A second point to be highlighted from the WikiLeaks is the ménage à trois existing between Armenia, Azerbaijan and Turkey. While not a secret, the linkage between normalizing Turkish-Armenian relations and the Karabakh conflict has been highlighted since 1993 when Turkey put the withdrawal of Armenian forces from Karabakh as a precondition to opening the Armenian-Turkish border. In one of the WikiLeaks cables, Ilham Aliyev has reportedly mentioned that the recognition of April 24 as Armenian Genocide remembrance day in the US hangs like a “Sword of Damocles” not only over the resolution of the Karabakh conflict but also on relations between Armenia and Turkey. Again, while not a new revelation, this statement coming from Azerbaijan reinforces, at least in the minds of Armenians, that the Azerbaijani are Turks and that the relations between Azerbaijan and Turkey are tightly knitted to the extent that the war against Azerbaijan is equated to revenge against Turkey for the Genocide. However, it is also in the WikiLeaks cables that one sees a level of discord developing between Azerbaijan and Turkey where Baku is critical of Ankara’s foreign policy orientation as well as wary of the latter’s ruling AK Party, which Baku views as conservative.
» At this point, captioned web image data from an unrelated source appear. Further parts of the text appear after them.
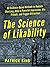 The Science of Likability: 60 Evidence-Based Methods to Radiate Charisma, Make a Powerful Impression, Win Friends, and Trigger Attraction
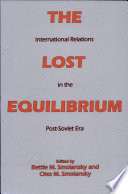 The lost equilibrium : international relations in the post-Soviet era /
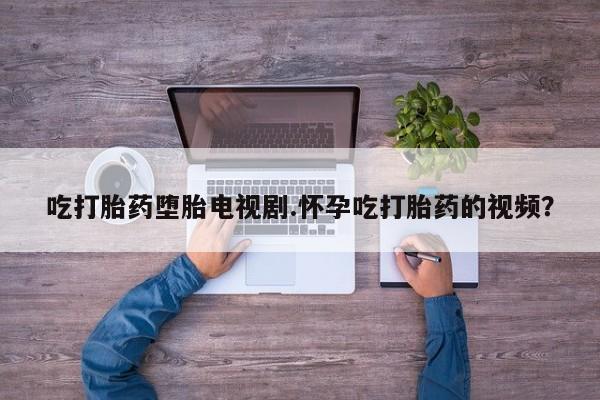 米非米索购买微信吃打胎药堕胎电视剧.怀孕吃打胎药的视频？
On its side, Ankara views Baku as still being a post-Soviet, Russian-influenced country with too much reliance on the US. Furthermore, the way the two counties view Iran is also contradictory, as evidenced by some of the cables where Ankara comes across as determined to cooperate with Iran while Baku feels that Tehran is trying to destabilize Azerbaijan.

The analysis of WikiLeaks’ published cables can take forever, and it will be a while until the jigsaw puzzle of the leaked diplomatic cables can be assembled. However, preliminary conclusions from the above analysis include the reality that Armenia is unable to balance its foreign policy between the West and the non-West as competently as Yerevan thinks or claims that it does. Furthermore, the myth that Azerbaijan and Turkey are a united front should be reexamined by Armenia and, if there is any diplomatic initiative left in Yerevan, those differences could be exploited for at least delinking Turkey-Armenia relations from those of Karabakh.

In conclusion, one general question that came out from the WikiLeaks experience is this: if there is such a thing as transparent diplomacy and if diplomatic interactions were to be conducted in the open and in front of open doors, does Armenia — or any other country, for that matter — have the necessary “software” to conduct such a diplomacy?